Secondo quanto si è appreso l’inchiesta sarebbe la seconda parte di quella avviata due anni fa sulla cartolarizzazione dei debiti della sanità abruzzese per la quale finì in carcere Masciarelli, ex presidente della Finanziaria regionale ritenuto l’artefice di un sistema per un pagamento di tangenti.

Le reazioni politiche
“Sì, ho sentito e mi sembra una cosa molto strana che ci sia una decapitazione completa, quasi una retata nei confronti di un intero governo di una regione. Ho sentito anche il teorema accusatorio. Conoscendo l’attuale situazione della accusa in Italia sapete come la penso…”, commenta a caldo Silvio Berlusconi, al termine di un pranzo offerto da Nicolas Sarkozy ai capi di Stato e di Governo invitati per il vertice Euromed.

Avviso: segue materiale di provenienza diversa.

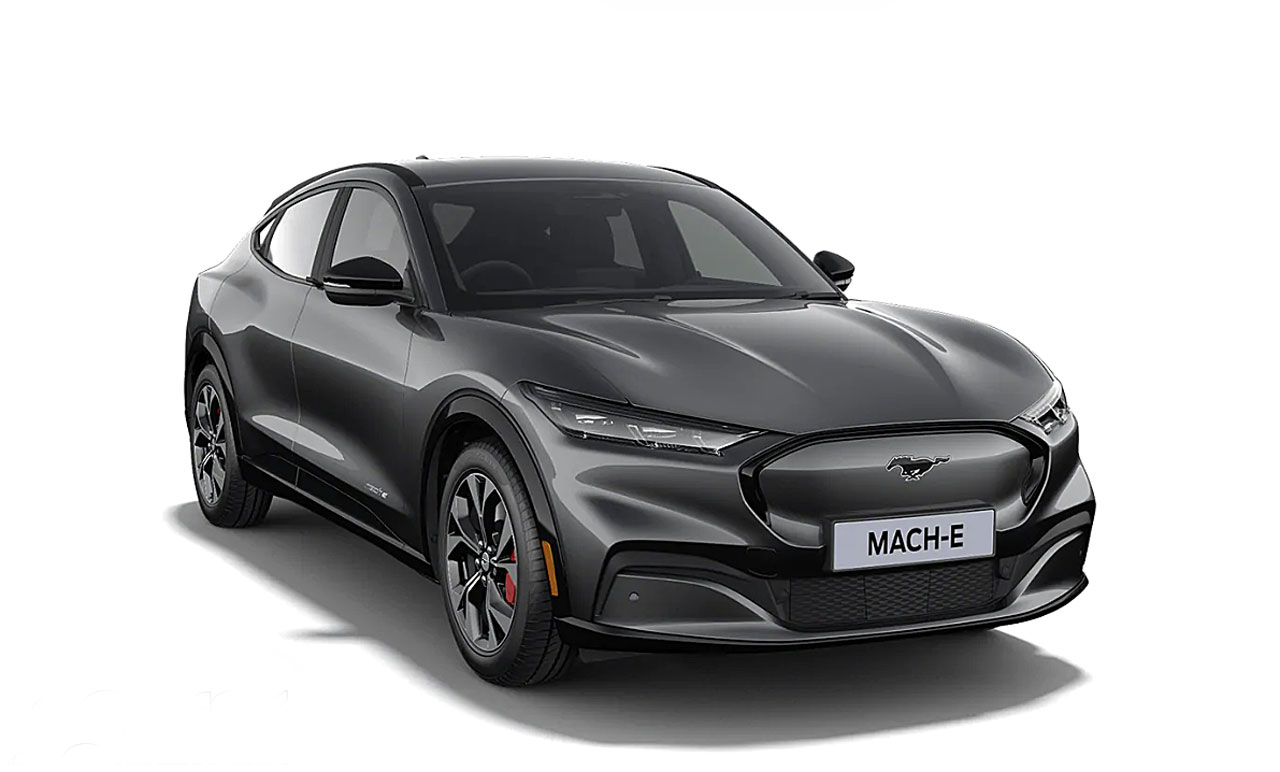 2022 Ford Mustang Mach E Cost Msrp Dition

Questa volta è toccato alla sinistra?, incalza il premier un cronista. ”Non ha – spiega – nessuna importanza per me, colpisca questo o quest’altro, ma molto spesso – osserva Berlusconi – i teoremi accusatori sono teoremi che alla fine non vengono confermati”. E Berlusconi ricorda l’esito del processo per reato ambientale commesso in Sardegna: “Secondo l’esito del tribunale di Tempio Pausania sono stato assolto perché il fatto non sussiste. La stessa cosa è successa per Telecinco in Spagna: anche in quel caso la Corte suprema ha assolto tutti i nostri dirigenti perché il fatto non sussiste”.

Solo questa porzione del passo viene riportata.